| WRITTEN TASK |
Revise the data from the line that has "At what distance from (357,186)" through the line that has "7.63 meters", swapping "camera" for "viewer" and keeping all else as it is. Return only those lines.

Extracted records
## Begin

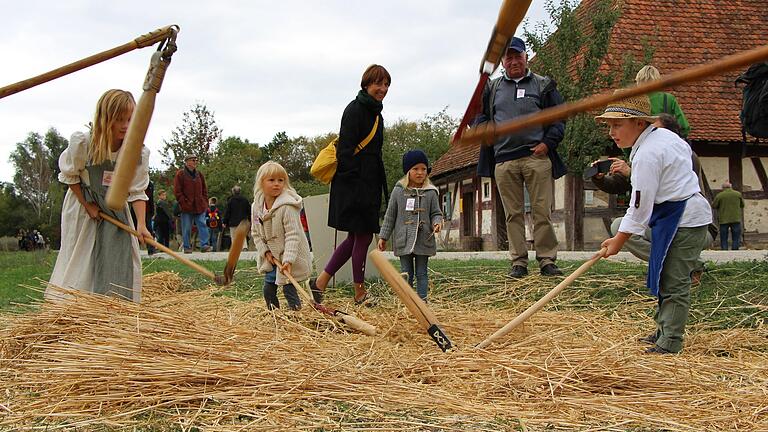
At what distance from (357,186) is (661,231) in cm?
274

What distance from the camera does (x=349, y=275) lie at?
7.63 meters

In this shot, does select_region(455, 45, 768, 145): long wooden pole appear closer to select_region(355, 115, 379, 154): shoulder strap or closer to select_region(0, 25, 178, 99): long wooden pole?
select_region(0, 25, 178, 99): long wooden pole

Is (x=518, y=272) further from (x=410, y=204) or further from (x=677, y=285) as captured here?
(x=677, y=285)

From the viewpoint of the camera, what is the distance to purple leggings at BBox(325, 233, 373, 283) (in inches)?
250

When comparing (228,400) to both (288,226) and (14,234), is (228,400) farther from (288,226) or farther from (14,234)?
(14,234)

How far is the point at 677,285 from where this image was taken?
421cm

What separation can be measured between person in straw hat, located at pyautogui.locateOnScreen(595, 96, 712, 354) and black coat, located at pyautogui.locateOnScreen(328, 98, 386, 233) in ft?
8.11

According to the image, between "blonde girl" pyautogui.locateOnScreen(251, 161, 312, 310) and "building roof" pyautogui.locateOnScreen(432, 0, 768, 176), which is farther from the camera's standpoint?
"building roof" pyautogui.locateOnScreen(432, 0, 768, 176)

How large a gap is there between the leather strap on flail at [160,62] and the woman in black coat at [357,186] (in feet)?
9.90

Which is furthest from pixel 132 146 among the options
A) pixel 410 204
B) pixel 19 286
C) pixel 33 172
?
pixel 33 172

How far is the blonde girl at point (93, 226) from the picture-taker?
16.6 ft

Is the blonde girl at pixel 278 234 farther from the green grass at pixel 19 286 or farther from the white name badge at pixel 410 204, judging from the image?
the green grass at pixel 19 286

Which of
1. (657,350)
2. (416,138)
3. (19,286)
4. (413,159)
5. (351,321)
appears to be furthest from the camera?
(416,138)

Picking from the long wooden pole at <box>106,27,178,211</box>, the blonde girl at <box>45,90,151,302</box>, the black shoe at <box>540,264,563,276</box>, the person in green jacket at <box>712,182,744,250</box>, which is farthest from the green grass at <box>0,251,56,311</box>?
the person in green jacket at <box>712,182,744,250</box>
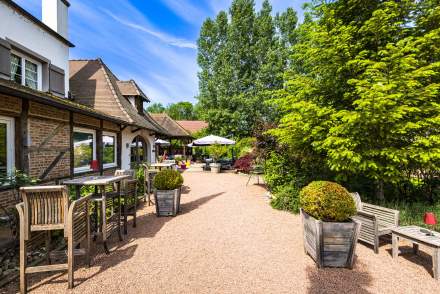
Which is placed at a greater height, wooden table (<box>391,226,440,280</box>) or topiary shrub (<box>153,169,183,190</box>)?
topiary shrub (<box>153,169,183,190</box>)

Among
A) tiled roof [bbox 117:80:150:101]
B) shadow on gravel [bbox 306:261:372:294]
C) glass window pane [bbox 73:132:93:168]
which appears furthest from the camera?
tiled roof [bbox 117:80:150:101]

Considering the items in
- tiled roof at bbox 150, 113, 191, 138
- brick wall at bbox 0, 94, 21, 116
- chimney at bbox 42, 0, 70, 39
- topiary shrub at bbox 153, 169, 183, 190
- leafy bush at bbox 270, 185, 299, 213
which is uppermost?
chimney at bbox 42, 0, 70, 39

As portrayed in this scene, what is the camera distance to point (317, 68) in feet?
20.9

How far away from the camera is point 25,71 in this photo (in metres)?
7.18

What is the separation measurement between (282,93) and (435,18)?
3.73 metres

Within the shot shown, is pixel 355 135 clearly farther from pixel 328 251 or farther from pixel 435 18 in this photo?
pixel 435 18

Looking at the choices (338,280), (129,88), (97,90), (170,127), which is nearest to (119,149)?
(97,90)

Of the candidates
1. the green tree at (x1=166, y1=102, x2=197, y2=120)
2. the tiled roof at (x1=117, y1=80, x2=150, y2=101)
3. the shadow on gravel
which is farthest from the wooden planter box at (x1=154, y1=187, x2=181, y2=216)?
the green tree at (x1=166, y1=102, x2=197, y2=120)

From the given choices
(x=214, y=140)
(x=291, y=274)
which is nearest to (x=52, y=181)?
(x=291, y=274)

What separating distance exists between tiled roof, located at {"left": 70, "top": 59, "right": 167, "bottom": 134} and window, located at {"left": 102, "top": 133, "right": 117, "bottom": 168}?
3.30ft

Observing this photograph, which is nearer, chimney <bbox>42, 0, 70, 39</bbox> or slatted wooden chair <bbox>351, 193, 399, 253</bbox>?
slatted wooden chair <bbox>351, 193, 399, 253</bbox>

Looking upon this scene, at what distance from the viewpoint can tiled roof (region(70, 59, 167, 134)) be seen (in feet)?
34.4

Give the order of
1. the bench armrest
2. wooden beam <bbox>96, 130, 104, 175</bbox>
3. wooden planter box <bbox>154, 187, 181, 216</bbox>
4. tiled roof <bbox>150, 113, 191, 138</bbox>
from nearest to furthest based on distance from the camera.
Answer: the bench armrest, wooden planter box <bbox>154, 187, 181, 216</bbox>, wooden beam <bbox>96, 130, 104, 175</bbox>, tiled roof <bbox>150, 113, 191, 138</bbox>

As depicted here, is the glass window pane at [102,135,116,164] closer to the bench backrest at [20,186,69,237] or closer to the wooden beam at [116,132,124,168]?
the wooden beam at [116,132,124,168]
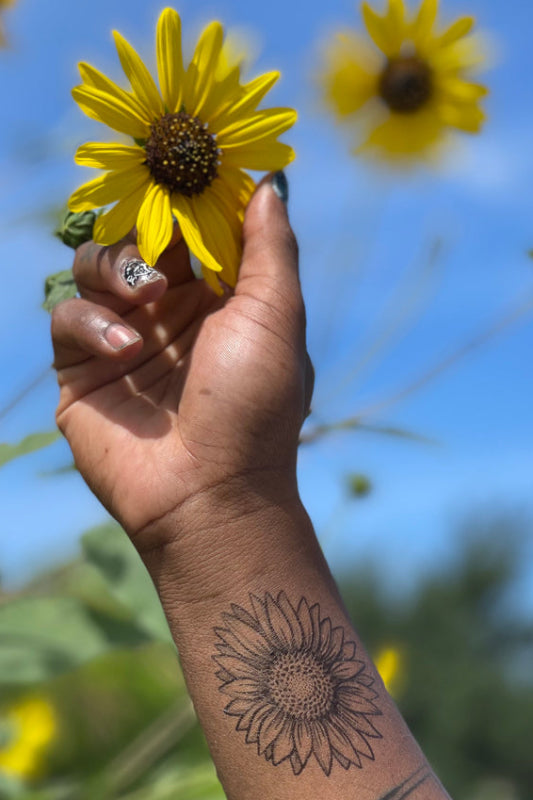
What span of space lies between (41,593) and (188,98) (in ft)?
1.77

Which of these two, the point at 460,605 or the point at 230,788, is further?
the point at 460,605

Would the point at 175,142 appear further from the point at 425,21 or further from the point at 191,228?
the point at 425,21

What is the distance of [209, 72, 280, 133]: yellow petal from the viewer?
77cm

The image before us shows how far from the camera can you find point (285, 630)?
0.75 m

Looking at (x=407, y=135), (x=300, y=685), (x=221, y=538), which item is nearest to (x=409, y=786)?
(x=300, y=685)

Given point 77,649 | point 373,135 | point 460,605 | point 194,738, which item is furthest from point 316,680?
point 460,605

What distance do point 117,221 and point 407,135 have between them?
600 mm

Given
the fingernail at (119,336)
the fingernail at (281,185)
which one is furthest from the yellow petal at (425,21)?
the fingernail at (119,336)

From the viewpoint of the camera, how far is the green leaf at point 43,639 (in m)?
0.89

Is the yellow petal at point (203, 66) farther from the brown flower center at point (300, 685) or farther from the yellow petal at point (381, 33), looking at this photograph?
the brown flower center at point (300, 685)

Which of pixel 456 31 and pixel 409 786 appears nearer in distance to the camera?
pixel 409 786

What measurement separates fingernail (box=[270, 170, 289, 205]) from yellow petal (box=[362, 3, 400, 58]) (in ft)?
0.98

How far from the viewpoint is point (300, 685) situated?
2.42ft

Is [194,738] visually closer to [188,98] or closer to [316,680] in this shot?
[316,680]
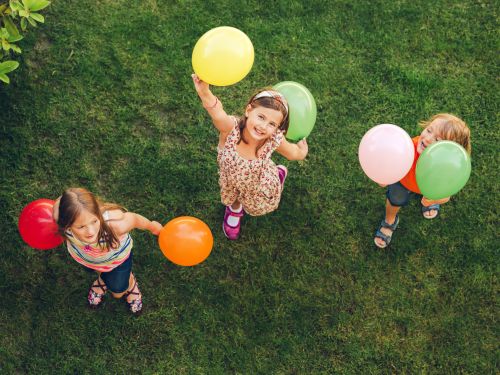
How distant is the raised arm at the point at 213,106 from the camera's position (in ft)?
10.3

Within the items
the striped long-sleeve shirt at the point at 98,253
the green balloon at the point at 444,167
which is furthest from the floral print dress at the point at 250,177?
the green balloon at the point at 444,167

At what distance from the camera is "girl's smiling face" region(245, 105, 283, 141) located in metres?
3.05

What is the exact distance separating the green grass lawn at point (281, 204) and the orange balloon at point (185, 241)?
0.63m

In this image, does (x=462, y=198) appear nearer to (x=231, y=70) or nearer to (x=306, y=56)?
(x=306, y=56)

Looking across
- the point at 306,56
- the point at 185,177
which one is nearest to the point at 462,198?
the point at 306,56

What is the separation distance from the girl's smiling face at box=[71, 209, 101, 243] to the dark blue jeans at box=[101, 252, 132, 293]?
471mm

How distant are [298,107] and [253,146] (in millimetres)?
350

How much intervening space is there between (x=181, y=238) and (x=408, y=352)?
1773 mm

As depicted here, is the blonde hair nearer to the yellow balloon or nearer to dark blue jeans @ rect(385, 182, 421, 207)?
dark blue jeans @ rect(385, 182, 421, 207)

## End
## Begin

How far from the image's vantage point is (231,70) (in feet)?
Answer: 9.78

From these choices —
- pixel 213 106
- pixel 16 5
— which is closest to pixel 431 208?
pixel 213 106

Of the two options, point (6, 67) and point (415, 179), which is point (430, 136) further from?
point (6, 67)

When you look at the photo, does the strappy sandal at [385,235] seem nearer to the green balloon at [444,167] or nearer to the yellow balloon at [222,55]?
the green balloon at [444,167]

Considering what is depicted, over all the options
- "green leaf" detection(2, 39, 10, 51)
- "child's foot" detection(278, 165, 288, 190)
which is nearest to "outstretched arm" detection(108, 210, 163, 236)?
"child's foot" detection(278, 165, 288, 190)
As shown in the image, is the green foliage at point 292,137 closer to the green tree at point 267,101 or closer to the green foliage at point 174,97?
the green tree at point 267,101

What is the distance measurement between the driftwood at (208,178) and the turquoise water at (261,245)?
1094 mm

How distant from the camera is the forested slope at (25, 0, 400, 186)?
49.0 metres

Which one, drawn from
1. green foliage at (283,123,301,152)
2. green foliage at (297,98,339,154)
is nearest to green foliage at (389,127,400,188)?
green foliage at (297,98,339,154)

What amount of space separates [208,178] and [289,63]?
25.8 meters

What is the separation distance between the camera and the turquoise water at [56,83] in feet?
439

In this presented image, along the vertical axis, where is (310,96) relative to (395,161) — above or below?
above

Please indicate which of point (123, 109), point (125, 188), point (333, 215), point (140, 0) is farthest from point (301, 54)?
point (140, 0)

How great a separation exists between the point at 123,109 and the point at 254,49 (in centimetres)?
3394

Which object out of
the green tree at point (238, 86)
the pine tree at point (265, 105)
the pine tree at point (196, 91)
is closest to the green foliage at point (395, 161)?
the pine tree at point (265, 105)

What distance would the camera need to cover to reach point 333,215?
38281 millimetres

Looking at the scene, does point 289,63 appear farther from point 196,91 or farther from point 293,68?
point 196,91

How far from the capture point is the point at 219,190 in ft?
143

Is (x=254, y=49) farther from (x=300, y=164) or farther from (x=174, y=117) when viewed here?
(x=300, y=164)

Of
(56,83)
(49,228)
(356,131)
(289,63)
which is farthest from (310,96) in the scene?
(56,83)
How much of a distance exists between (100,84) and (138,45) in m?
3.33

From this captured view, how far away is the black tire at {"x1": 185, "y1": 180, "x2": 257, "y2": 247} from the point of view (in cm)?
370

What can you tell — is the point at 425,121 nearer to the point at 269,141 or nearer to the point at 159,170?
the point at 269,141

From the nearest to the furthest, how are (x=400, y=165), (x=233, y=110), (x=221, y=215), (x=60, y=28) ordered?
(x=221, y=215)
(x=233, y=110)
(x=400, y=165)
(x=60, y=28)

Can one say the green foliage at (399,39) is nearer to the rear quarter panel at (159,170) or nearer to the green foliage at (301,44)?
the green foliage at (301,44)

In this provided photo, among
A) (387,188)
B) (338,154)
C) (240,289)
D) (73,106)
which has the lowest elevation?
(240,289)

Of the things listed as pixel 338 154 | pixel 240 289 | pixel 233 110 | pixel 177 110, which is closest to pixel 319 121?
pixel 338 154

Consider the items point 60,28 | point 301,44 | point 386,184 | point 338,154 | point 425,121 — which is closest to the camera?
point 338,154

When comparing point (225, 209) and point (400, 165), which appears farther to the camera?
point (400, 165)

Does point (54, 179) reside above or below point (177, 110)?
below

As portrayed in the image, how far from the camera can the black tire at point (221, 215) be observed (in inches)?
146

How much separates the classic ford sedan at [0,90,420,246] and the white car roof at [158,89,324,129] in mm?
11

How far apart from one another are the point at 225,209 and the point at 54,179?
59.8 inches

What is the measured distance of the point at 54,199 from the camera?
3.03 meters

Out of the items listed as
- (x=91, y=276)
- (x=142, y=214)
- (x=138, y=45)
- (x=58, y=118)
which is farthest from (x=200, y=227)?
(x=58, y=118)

## End
## Begin

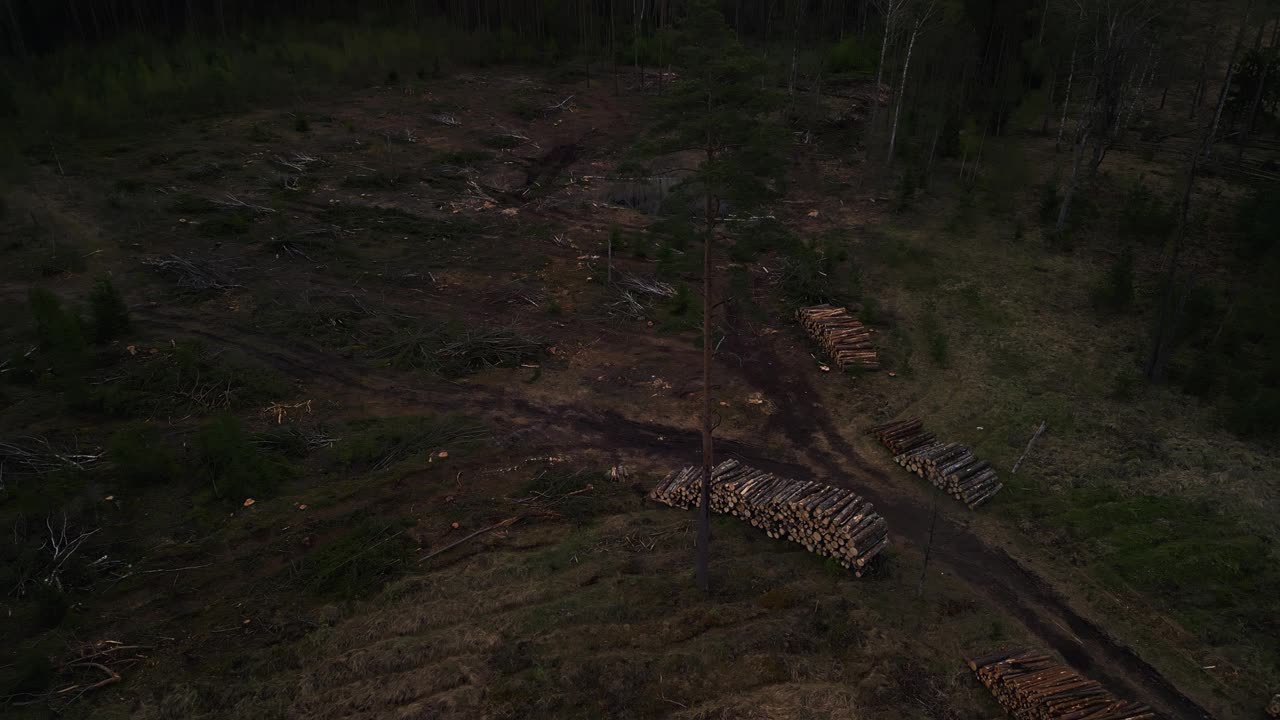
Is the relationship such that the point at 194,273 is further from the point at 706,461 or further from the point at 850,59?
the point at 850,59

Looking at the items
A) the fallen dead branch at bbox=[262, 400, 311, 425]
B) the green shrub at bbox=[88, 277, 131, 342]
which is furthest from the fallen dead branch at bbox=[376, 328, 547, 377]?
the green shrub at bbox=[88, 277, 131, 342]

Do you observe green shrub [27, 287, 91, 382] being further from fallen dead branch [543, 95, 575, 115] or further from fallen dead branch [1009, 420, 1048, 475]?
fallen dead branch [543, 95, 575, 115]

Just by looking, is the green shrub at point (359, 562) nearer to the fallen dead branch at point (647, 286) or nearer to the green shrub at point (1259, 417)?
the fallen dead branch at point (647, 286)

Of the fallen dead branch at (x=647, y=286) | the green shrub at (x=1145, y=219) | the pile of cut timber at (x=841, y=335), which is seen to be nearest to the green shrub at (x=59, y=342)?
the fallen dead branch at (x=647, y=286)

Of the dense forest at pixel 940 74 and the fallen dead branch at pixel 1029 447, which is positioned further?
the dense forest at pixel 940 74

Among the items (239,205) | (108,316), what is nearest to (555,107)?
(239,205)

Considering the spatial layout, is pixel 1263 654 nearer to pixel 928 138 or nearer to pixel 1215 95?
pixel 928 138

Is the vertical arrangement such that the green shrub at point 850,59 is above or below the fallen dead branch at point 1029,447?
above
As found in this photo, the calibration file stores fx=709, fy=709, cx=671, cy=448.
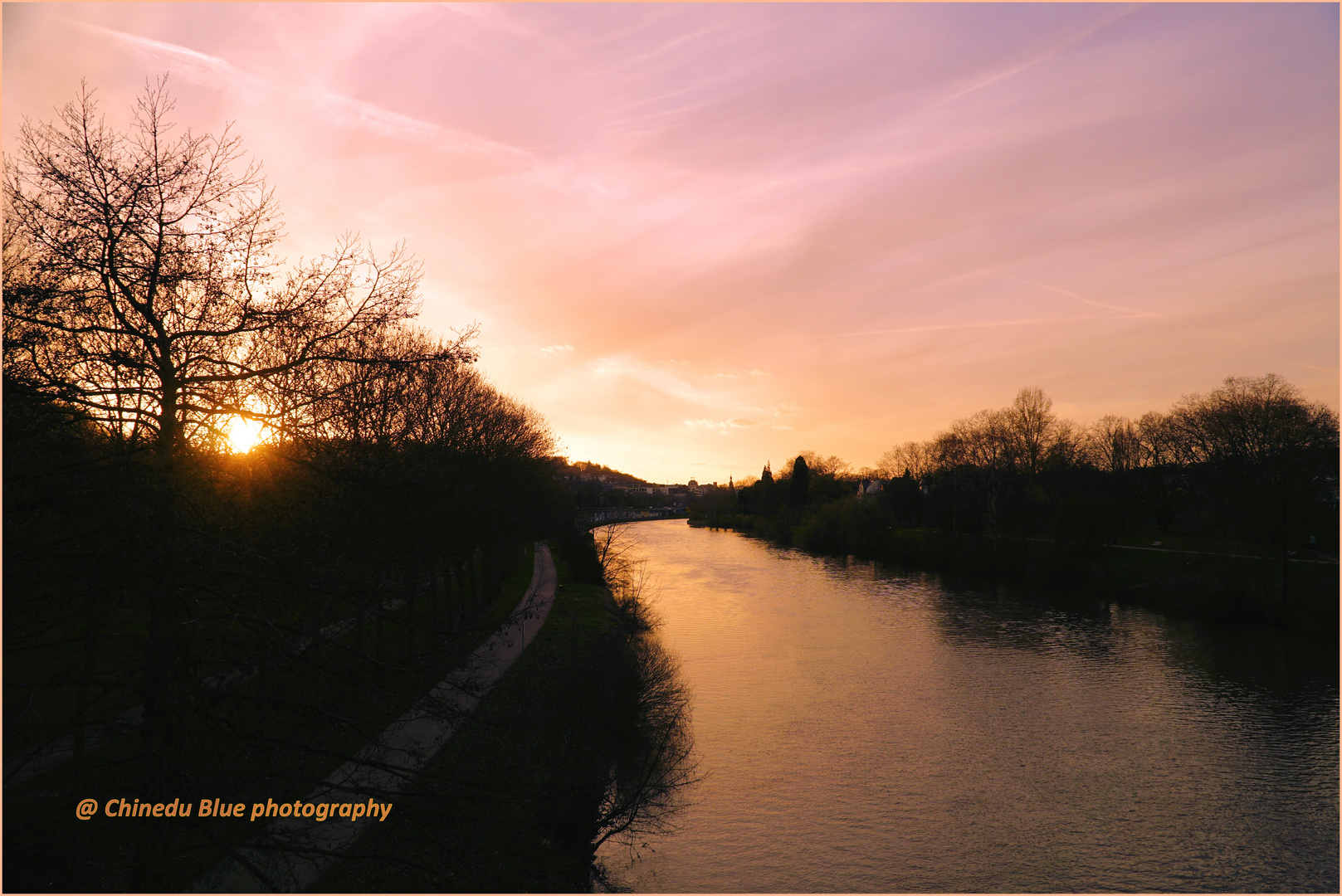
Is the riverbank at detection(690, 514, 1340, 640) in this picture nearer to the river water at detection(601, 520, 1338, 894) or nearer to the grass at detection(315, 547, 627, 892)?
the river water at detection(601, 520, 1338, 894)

## End

| EXERCISE RESULT |
At what distance from (357,186) is (661,231) in cm?
274

What distance from the viewer does (x=349, y=275) lie at?
7.63 meters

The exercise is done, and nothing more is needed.